Laden...

Celstraf na veroorzaken val van kade in Den Haag waarna slachtoffer overlijdt

Dit is een afdruk van een pagina op Rechtspraak.nl. Kijk voor de meest actuele informatie op Rechtspraak.nl (http://www.rechtspraak.nl). Deze pagina is geprint op 01-01-1970.

Skip Navigation LinksRechtbank Den Haag > Nieuws > Celstraf na veroorzaken val van kade in Den Haag waarna slachtoffer overlijdt
Den Haag, 09 oktober 2025

De rechtbank Den Haag heeft een 43-jarige man veroordeeld voor dood door schuld nadat hij een slachtoffer heeft geduwd of getrokken terwijl die aan de rand van de kade stond. Het slachtoffer raakte te water en de verdachte is direct weggelopen. Het slachtoffer is door verdrinking overleden. Dit gebeurde op 25 augustus 2023 op de Pletterijkade in Den Haag. De rechtbank legt de verdachte een celstraf op van 20 maanden waarvan 4 maanden voorwaardelijk.

Het incident

De verdachte kwam het slachtoffer op straat tegen en sprak hem aan omdat hij hem geld verschuldigd zou zijn, zo verklaarde de verdachte. Volgens de verdachte was het slachtoffer op dat moment onder invloed van alcohol aan het schreeuwen. De verdachte was onder invloed van cocaïne. Op enig moment zou het slachtoffer de verdachte hebben willen beetpakken. In reactie daarop duwde de verdachte het slachtoffer of trok aan hem, waarna het slachtoffer vanaf de kade in het water viel. Het incident zou volgens de verdachte slechts enkele seconden hebben geduurd. De verdachte is weggegaan zonder om te kijken. Hij zou niet hebben geweten dat het slachtoffer niet kon zwemmen en dacht dat het slachtoffer wel uit het water zou komen. Het lichaam van het slachtoffer is dezelfde avond gevonden door voorbijvarende personen. Na onderzoek aan het lichaam werd ervan uitgegaan dat het slachtoffer door een ongeval is overleden. 

Anderhalf jaar na het incident, in februari 2025, werd de verdachte aangehouden vanwege een winkeldiefstal.

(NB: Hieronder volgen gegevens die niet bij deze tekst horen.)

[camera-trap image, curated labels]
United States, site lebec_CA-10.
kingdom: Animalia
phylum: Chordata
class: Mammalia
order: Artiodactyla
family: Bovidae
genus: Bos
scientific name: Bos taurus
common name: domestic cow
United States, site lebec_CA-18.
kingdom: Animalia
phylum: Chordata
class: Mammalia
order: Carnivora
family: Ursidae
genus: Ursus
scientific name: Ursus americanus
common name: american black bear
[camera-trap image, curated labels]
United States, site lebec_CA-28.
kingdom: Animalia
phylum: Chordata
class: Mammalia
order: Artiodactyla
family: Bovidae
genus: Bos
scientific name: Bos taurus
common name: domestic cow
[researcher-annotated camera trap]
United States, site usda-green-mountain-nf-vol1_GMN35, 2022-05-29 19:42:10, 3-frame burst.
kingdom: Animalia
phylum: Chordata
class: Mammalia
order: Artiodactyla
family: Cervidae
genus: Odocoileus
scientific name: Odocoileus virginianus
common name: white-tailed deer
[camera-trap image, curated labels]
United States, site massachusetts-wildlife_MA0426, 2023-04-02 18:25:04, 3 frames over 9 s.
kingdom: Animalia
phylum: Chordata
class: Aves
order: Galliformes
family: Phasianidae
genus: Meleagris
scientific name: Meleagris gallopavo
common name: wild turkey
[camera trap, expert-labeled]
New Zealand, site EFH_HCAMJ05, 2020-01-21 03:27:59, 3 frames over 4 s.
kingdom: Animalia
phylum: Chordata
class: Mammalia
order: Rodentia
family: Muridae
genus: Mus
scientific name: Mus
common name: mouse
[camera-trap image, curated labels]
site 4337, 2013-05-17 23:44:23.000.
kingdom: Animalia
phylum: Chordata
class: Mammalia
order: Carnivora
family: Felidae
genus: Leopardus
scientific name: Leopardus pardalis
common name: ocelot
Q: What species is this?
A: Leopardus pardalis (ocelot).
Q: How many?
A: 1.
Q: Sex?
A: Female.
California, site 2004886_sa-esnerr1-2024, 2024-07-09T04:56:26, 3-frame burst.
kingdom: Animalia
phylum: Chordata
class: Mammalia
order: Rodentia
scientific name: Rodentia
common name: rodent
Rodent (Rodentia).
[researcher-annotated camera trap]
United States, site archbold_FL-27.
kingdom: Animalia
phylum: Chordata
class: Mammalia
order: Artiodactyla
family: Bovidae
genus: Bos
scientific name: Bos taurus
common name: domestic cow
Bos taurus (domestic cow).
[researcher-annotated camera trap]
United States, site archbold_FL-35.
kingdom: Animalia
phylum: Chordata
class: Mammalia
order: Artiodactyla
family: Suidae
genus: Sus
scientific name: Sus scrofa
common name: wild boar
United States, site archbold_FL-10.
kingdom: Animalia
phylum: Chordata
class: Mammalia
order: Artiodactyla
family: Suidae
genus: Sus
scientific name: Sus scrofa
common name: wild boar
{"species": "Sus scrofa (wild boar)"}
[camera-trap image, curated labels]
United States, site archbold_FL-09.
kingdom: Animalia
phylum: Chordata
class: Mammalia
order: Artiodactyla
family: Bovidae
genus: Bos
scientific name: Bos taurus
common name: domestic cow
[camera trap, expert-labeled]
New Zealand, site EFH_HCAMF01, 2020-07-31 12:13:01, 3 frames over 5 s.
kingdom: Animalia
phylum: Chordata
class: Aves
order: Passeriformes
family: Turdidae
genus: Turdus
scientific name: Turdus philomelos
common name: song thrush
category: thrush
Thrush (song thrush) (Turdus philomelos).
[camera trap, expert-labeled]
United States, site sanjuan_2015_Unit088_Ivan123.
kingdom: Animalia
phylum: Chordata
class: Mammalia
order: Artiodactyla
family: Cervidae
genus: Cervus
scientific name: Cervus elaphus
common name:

Op het politiebureau begon de verdachte plots te huilen en vertelde hij dat hij betrokken is geweest bij de dood van het slachtoffer.

Oordeel rechtbank

De rechtbank oordeelt dat de verdachte niet schuldig is aan doodslag en spreekt hem daarvan vrij. Niet kan worden bewezen dat hij de opzet had om het slachtoffer van het leven te beroven. Hij had weliswaar kunnen weten dat mensen in staat van dronkenschap een vertraagd reactievermogen hebben en eenvoudig in paniek en ademnood kunnen raken als zij te water raken, maar hij verwachtte dat het slachtoffer wel uit het water zou kunnen komen. Wel is de verdachte schuldig aan dood door schuld, oordeelt de rechtbank. De verdachte heeft het slachtoffer immers van de kader geduwd of getrokken en daarna niet meer naar hem omgekeken, met alle gevolgen van dien. Dit is grovelijk onvoorzichtig, onachtzaam en nalatig geweest. De laatste momenten van het slachtoffer moeten hebben bestaan uit paniek en angst. De rechtbank rekent dit de verdachte aan.

Bij het bepalen van de straf weegt de rechtbank mee dat de verdachte spontaan een bekentenis heeft afgelegd. Zonder deze verklaring was de ware toedracht rondom het overlijden van het slachtoffer hoogstwaarschijnlijk nooit aan het licht gekomen. Ook weegt de rechtbank mee dat de verdachte volgens deskundigen lijdt aan verschillende stoornissen en adviseren om het delict verminderd aan de verdachte toe te rekenen. 

De rechtbank vindt een deels voorwaardelijke gevangenisstraf passend en geboden. Aan het voorwaardelijke deel verbindt de rechtbank diverse voorwaarden zodat de verdachte hulp krijgt voor zijn problematiek en om te voorkomen dat hij zich in de toekomst opnieuw aan strafbare feiten schuldig maakt. Ook moet de verdachte de erfgenamen van de verdachte een schadevergoeding betalen van ruim 8.000 euro.